Texto extraído:
El oro se dispara, el crudo no respira; ¿qué pasa en los mercados? Las bolsas ignoran la economía real
Mientras que el lingote vive otra etapa dorada, sinónimo de malos tiempos bursátiles, el oro negro mantiene la calma, lo que suele ser señal de estabilidad inversora
Incertidumbre, subida de precios y frenazo en el empleo: ¿hasta dónde llegará la desaceleración económica por las políticas de Trump?
El lingote vive otra etapa dorada, sinónimo de malos tiempos bursátiles, con predicción de cotizar a 5.000 dólares la onza. Sin embargo, el otro oro, el negro, mantiene la calma, señal de estabilidad inversora. Los intensos flujos de capital hacia la inteligencia artificial (IA) no explican del todo el errático comportamiento de los activos, que han llevado a máximos a los mercados cuando la economía global pide pista de aterrizaje. Este limbo financiero suele crear burbujas especulativas que estallan a modo de crisis.
Algo huele en los mercados que recuerda a 2000, el año en el que estalló la crisis punto.com por otra revolución tecnológica, la que se conoció como la nueva economía, impulsada por Internet.

Información mostrada:

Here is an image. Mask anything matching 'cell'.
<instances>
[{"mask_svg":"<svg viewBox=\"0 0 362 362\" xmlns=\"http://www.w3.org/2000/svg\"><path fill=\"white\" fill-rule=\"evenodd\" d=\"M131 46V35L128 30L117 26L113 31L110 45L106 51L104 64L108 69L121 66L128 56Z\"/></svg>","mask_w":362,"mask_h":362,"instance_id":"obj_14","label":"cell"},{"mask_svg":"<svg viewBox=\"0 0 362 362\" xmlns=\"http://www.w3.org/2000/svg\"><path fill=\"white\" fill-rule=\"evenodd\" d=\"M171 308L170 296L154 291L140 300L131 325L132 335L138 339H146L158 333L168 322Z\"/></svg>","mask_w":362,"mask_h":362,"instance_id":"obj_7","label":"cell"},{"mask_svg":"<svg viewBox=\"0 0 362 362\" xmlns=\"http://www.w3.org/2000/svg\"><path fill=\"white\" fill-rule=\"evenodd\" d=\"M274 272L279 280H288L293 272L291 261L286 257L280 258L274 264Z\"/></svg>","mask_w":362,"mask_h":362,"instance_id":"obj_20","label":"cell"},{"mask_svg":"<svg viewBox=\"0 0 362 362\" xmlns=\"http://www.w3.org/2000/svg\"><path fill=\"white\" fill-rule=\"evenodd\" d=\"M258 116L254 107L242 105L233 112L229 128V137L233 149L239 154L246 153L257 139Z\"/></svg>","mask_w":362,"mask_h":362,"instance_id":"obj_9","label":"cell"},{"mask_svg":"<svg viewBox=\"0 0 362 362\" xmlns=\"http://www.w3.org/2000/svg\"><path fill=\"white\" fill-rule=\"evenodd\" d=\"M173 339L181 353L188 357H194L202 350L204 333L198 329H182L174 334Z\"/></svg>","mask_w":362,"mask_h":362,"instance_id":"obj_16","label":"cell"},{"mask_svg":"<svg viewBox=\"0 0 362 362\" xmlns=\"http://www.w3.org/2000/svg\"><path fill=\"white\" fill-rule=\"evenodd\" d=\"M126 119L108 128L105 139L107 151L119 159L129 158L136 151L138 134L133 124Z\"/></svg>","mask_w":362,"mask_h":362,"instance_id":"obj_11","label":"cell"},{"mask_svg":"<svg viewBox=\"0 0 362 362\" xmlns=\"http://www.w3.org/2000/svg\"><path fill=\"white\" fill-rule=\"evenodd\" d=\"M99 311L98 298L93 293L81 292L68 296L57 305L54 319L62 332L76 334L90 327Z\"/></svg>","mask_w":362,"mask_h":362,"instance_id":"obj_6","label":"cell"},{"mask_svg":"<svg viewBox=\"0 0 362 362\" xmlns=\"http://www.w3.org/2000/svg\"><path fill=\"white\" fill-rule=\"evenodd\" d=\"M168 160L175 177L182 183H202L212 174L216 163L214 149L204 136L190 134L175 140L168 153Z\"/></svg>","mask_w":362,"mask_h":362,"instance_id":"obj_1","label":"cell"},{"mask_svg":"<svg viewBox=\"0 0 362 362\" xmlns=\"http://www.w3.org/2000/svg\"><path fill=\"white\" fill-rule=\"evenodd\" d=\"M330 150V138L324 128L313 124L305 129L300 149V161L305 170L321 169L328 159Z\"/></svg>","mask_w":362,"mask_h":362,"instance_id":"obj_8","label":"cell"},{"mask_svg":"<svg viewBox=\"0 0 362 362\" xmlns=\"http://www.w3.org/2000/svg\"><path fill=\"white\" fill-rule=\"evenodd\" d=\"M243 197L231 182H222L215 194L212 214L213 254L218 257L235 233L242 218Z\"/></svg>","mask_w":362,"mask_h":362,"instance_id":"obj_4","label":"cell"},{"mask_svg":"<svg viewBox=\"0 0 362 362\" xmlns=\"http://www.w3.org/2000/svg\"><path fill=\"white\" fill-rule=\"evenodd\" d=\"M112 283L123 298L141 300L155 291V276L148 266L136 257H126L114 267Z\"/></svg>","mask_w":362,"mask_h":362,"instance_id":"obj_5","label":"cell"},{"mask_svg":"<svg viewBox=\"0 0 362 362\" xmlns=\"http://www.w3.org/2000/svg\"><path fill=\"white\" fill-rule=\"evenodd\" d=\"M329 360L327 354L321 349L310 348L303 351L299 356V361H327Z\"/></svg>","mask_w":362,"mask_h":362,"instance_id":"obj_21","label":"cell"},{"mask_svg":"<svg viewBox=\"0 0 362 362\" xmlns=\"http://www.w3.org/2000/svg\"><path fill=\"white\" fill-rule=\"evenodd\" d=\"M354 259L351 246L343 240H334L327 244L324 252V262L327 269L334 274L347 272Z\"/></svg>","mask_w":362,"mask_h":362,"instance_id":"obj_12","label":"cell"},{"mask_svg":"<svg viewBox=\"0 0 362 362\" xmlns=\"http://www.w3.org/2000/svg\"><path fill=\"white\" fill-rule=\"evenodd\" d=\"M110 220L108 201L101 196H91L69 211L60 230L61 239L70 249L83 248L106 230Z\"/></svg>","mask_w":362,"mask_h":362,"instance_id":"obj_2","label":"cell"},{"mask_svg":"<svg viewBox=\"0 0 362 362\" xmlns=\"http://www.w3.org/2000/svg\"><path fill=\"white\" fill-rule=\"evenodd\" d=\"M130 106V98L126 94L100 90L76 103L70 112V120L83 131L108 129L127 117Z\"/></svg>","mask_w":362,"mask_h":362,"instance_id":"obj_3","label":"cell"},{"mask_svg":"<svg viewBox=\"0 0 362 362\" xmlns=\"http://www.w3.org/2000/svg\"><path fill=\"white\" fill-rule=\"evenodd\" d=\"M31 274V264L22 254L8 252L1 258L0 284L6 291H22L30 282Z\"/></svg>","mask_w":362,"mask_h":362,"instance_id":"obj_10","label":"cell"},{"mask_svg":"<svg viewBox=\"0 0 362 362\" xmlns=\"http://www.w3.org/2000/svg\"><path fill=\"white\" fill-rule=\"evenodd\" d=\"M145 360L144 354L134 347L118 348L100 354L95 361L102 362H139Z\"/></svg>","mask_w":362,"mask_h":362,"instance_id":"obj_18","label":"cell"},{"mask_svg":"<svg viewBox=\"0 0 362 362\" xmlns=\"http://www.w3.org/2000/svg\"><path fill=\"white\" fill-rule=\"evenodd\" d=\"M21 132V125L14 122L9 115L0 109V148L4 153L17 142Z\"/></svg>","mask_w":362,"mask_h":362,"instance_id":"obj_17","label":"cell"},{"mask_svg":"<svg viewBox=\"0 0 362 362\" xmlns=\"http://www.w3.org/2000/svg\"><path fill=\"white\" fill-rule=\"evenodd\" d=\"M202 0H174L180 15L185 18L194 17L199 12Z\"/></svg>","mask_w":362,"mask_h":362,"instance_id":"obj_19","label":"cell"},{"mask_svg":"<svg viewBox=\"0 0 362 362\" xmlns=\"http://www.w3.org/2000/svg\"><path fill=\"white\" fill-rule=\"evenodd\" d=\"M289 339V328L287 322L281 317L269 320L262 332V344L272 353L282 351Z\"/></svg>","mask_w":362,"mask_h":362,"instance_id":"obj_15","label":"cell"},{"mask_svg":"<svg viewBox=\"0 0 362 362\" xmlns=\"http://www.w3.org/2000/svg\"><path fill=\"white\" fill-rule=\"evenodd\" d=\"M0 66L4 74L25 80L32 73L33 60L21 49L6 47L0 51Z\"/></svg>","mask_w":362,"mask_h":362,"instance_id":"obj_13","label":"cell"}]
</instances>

Qué elaborar:
Por favor, edita un fragmento del texto extraído: comienza en las palabras que contienen "El oro se dispara, el" y detente después de "políticas de Trump?". Reescríbelo sustituyendo "oro negro" por "petróleo". Para este ejercicio no se necesitan las líneas.

Resultado del ejercicio:
El oro se dispara, el crudo no respira; ¿qué pasa en los mercados? Las bolsas ignoran la economía real
Mientras que el lingote vive otra etapa dorada, sinónimo de malos tiempos bursátiles, el petróleo mantiene la calma, lo que suele ser señal de estabilidad inversora
Incertidumbre, subida de precios y frenazo en el empleo: ¿hasta dónde llegará la desaceleración económica por las políticas de Trump?